Because I spend too much time on my own I marathon listen/watch radio and television, and today I’ve been listening to BBC Radio 4’s Making History. It’s an historical and archaeological news programme. The recent episode covers a variety of subjects, including the finding of some pre-Roman coins in East Anglia with Germanic script on them. The hypothesis put forward to explain this is that the North Sea united everyone around it in trade, so while the native Britons would have spoken a Brythonic language many would also have spoken a Germanic language, or a pidgin version of it, to help trading. It makes perfect sense; it’s obvious really that people would be bilingual in order to trade effectively, but I think they’re stretching a bit in stating that the existence of these coins means a form of English was spoken in Norfolk long before 449C.E.. There’s something of the Victorian narrative about jumping from ‘we found coins with Germanic writing on them’ to ‘people have been speaking English in the British Isles since before the Romans came here’; it might satisfy your xenophobia and nationalism, but it isn’t accurate.


There is later evidence from Continental Europe that shows mingling of Celtic and Germanic languages and cultures along the Rhine. The artefacts from this area and others are younger than the coins discussed but they do show a continuation in communication, and suggest that these two cultures weren’t as distinct as we like to think. The same could be said for Slavic cultures, in relation to Celtic and Germanic, as well; it’s more a spectrum, of meeting and interaction, than solid lines demarcating language, culture, religion and identity.
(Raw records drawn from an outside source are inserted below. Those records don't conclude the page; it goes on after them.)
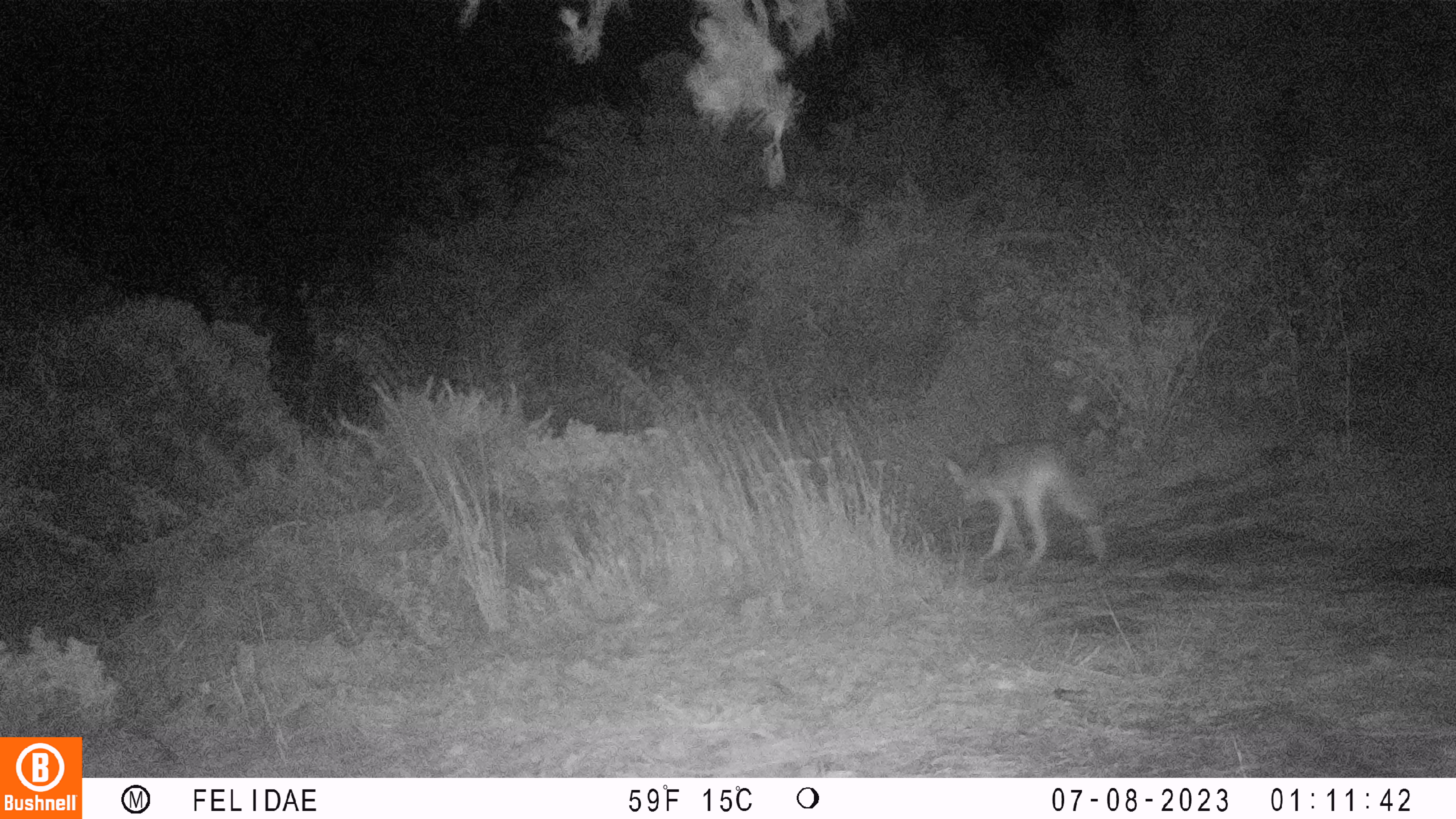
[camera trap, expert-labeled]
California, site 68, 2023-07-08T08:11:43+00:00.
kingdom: Animalia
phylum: Chordata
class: Mammalia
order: Carnivora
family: Canidae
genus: Canis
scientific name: Canis latrans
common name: coyote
Coyote (Canis latrans).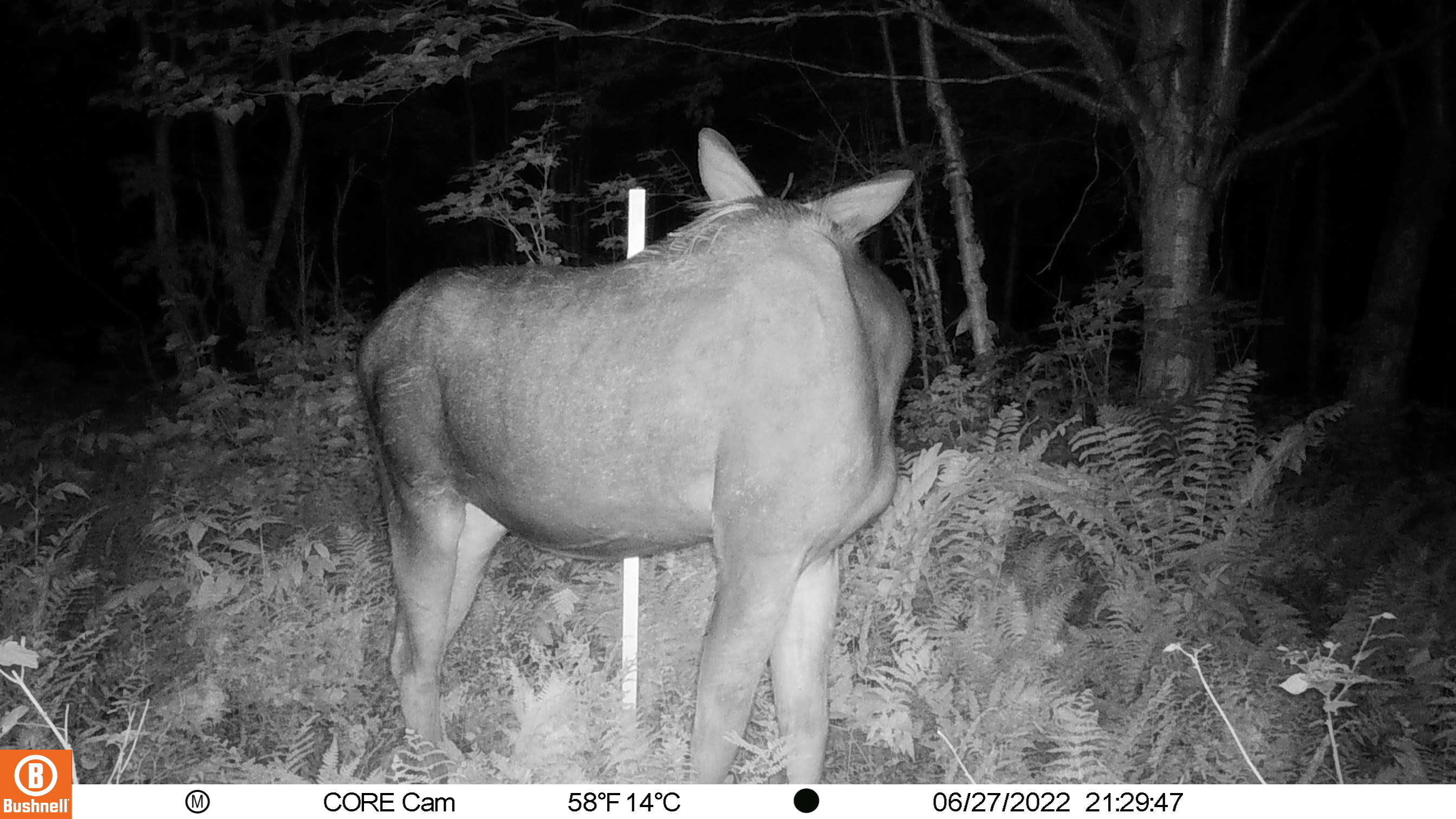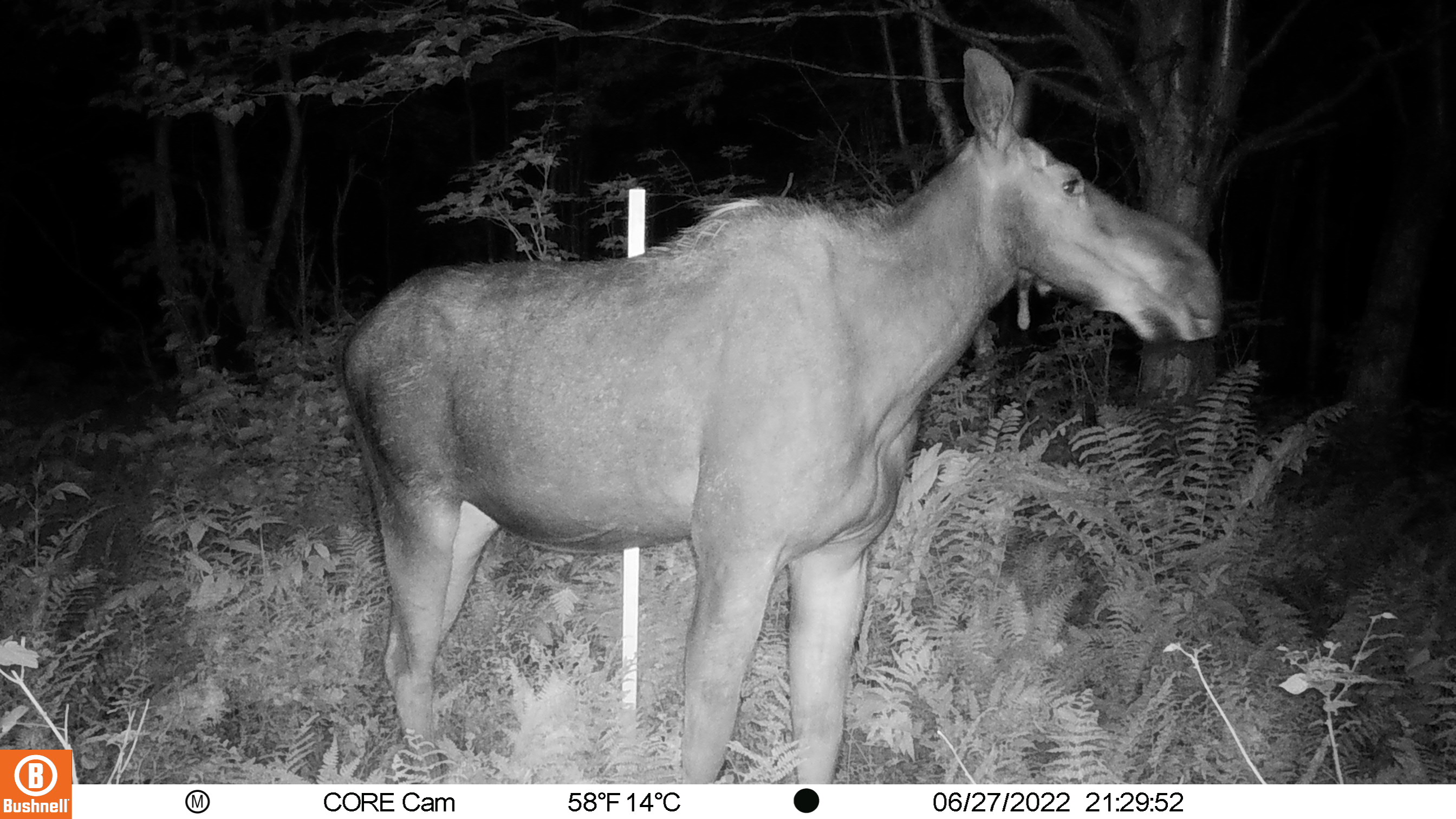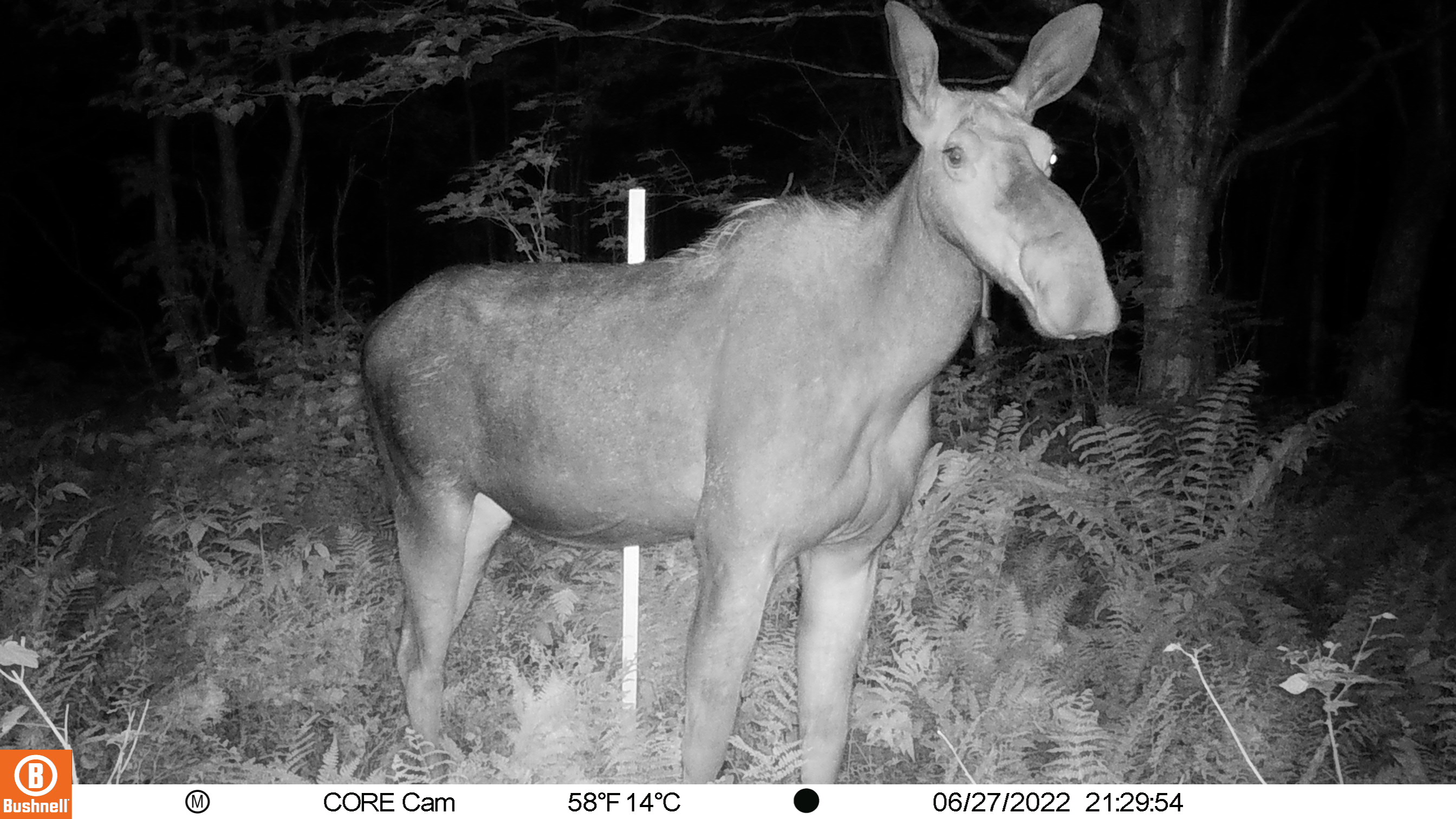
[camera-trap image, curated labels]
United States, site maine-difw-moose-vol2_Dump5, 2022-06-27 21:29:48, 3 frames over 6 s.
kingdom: Animalia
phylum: Chordata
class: Mammalia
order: Artiodactyla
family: Cervidae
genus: Alces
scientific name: Alces alces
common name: moose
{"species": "moose (Alces alces)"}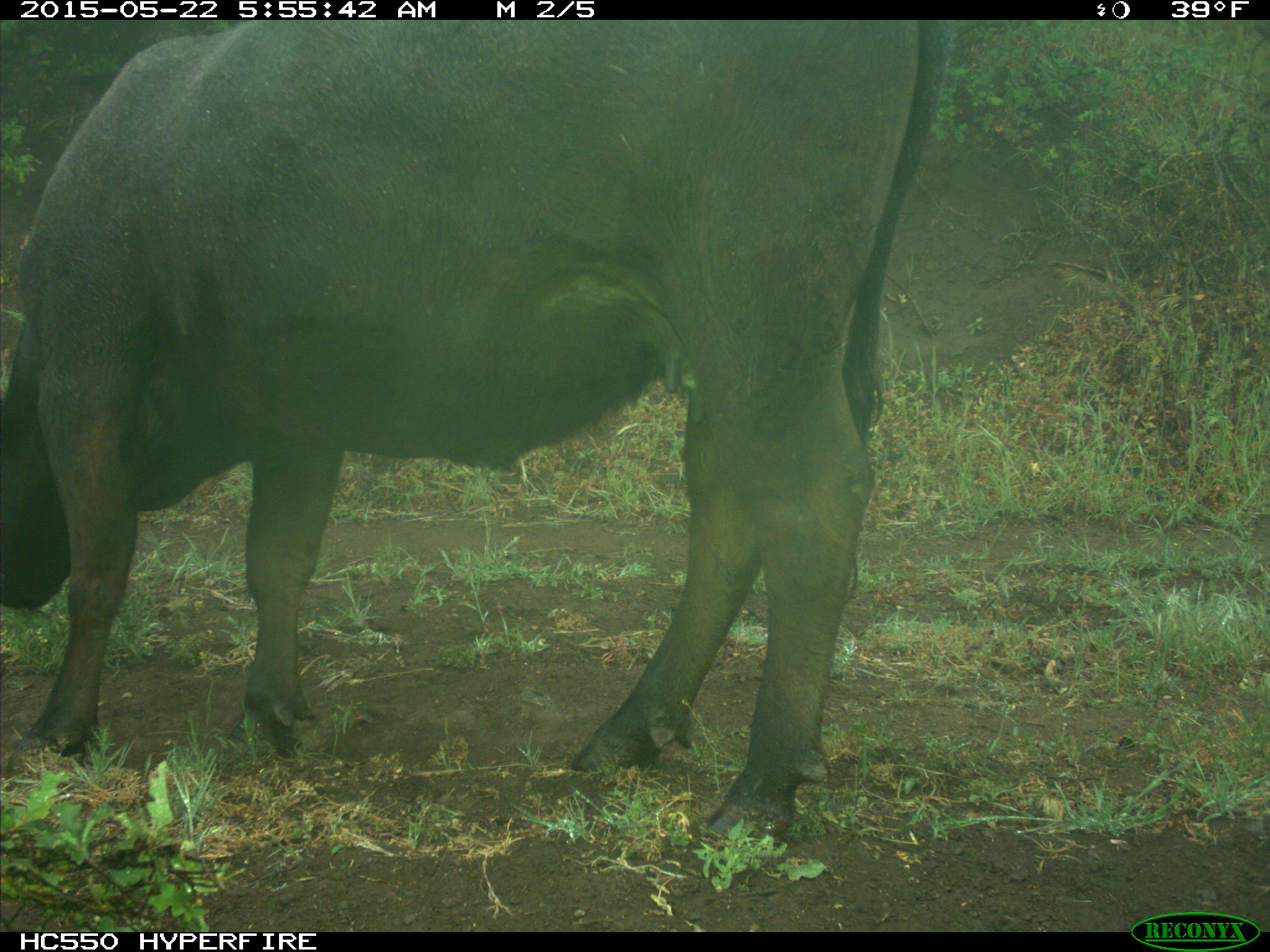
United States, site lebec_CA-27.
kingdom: Animalia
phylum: Chordata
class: Mammalia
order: Artiodactyla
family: Bovidae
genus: Bos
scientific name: Bos taurus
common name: domestic cow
Bos taurus (domestic cow).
[These words – Germanic, Celtic, Slavic – more accurately refer to language groups anyway and it’s sloppy to use them to mean a culture, but it is common usage to do so. To use language families to describe cultures ignores the blurred edges between those cultures. Rant over, sorry for the digression.]

Anyway, here’s the link to the programme:

And now I’m going to listen to today’s Inside Science. There’s a new study about memory and memory loss that I want to listen to.